Sebagian kecil dari masyarakat kota ini seolah tidak mengerti akan arti penting
dari menjaga lingkungan. Masyarakat yang hidup disepanjang daerah aliran
sungai (DAS) Kahayan masih membuang sampah secara sembarangan tanpa
memperhatikan terhadap lingkungan. Sampah rumah tangga yang berbentuk padat
dan cair dibuang langsung ke saluran air sungai tanpa peduli dampak negatifnya
dapat menyebabkan pencemaran sungai. Sebagian masyarakat ini masih
menganggap sungai sebagai tempat saluran pembuangan yang praktis dan efesien.

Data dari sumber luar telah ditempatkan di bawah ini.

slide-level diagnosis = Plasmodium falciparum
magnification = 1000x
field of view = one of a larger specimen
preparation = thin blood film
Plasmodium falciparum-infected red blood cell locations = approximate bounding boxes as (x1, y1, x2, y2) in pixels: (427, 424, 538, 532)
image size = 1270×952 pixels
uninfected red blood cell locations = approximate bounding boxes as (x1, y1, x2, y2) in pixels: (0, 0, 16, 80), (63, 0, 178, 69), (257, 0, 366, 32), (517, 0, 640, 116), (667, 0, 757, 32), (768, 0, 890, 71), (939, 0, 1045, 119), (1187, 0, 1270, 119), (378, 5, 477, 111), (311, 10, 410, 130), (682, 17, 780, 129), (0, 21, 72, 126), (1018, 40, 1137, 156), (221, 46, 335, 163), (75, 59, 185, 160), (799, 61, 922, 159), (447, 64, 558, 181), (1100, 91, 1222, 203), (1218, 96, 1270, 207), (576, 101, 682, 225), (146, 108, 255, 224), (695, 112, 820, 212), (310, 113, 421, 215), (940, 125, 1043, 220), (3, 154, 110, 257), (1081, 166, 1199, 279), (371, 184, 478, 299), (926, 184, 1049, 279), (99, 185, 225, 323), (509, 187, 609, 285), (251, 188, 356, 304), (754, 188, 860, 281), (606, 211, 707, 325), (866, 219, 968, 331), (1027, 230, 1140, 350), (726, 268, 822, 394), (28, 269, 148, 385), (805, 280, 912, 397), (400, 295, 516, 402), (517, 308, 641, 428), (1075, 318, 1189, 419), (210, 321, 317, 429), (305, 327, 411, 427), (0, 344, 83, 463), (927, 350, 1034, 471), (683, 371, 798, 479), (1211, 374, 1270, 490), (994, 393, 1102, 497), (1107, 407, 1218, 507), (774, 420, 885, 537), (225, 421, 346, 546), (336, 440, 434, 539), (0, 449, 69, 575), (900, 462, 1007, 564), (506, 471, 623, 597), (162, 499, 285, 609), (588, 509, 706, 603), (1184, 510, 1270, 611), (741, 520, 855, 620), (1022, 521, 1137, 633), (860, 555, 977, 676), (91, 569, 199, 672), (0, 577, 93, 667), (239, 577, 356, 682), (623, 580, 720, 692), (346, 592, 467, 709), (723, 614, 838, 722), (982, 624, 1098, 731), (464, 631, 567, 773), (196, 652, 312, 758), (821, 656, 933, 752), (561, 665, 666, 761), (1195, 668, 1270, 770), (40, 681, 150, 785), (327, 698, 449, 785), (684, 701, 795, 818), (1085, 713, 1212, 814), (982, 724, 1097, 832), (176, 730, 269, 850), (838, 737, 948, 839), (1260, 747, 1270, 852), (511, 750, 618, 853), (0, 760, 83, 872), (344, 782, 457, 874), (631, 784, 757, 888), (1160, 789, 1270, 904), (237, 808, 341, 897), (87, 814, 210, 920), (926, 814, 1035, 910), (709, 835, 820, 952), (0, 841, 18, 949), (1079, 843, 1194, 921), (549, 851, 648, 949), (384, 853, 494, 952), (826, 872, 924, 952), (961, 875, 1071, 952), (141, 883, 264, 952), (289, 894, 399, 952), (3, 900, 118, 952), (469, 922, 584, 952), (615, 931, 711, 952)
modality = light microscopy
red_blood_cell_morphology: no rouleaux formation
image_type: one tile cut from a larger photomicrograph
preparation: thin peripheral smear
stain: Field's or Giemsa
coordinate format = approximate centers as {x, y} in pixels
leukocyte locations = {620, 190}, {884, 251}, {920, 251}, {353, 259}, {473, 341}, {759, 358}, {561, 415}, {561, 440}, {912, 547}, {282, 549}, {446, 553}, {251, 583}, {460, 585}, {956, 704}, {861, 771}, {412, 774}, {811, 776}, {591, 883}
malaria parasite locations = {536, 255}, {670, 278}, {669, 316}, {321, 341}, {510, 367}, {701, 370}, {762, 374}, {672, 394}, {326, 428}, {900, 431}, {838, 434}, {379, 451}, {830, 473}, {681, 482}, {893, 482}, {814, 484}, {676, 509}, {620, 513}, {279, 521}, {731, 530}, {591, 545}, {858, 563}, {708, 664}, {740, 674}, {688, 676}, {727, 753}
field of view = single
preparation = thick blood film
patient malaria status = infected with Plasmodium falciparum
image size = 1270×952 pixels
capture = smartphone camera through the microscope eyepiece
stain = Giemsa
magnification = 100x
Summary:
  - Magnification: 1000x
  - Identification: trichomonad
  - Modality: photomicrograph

Padahal pada kenyataannya masyarakat kita masih mengandalkan air sungai
sebagai sumber air untuk berbagai keperluan sehari-hari seperti mandi, mencuci,
dan kakus. Sedih melihat keadaan seperti ini, sangat ironis bukan? Sehingga
predikat Kota Cantik namun tata kelola sampah tidak benar dan penggunaan TPA
yang tidak maksimal perlu dipertanyakan.
Masyarakat yang bermukim tidak jauh dari pasar, pengelolaan sampahnya
pun tidak menunjukkan akan kesadaran pentingnya menjaga lingkungan. Hal ini
dibuktikan dengan masih adanya masyarakat yang membuang sampah
disembarangan tempat sehingga menyebabkan tumpukan sampah yang
menyebabkan pencemaran lingkungan, penurunan kesehatan lingkungan, dan
masyarakat sekitar. Begitu juga dengan tempat pembuangan sampah sementara
(TPS) yang ada dipasar tersebut hanya dikhususkan untuk menampung sampah
rumah tangga saja, tetapi pada kenyataannya sampah yang berasal dari pertokoan
besar yang sampahnya dapat dikelompokan sebagai sampah skala industri turut
ikut serta membuang limbah yang dapat menggangu kenyamanan pemandangan
kota ini. Ironis memang, sisi ekonomis yang diperhitungkan oleh sebagian
pengusaha dan pedagang tanpa memperhatikan sisi ekologinya merupakan bukti
kecil bahwa lemahnya kesadaran kita akan penting serta manfaat dari keramahan
lingkungan itu sendiri.
Masih adanya perilaku masyarakat yang membuang sampah secara
sembarangan juga terlihat pada sebagian TPS yang ada, sampah rumah tangga
yang dibuang dibiarkan berhamburan tercecer keluar dari tempat yang sudah
disediakan sehingga menyebabkan adanya sebagian tumpukan sampah yang
berserakan diluar TPS hingga berserakan dijalan sehingga sering menggangu
pengendara maupun pejalan kaki yang melewati TPS yang berada dijalan tersebut.
SOLUSI
Pemerintah harus serius memecahkan berbagai persoalan di atas, sehingga
permasalahan tersebut dapat ditanggulangi dengan cepat, bukan hanya sebatas
dengan himbauan dan ajakan. Menurut hemat penulis ada berbagai cara untuk
menyelesaikan persoalan diatas antara lain dengan mengadakan kerja bakti gotong
royong yang dilaksanakan setiap seminggu sekali. Kegiatan ini dapat melibatkan
banyak masyarakat bekerjasama dengan RT/RW setempat, Kelurahan,
Kecamatan, instansi terkait dalam hal ini Dinas Pasar Kebersihan, Dinas
Pertamanan Tata Kota, Pemerintah Kota, TNI/Polri, Pelajar, dan Civitas
Akademika sehingga akan terbangun dan terwujudnya kota bersih sampah.
Gencarkan gerakan kebersihan, ajak warga sekitar untuk bersihkan lingkungan,
terus lakukan penghijauan kota, pelihara terus hutan kota, libatkan masyarakat
setempat untuk ikut berpartisipasi sekaligus mendukung cita-cita meraih kembali
piala Adipura yang telah lama tidak singgah di kota yang memiliki predikat
sebagai Kota CANTIK yang disandang oleh daerah ini.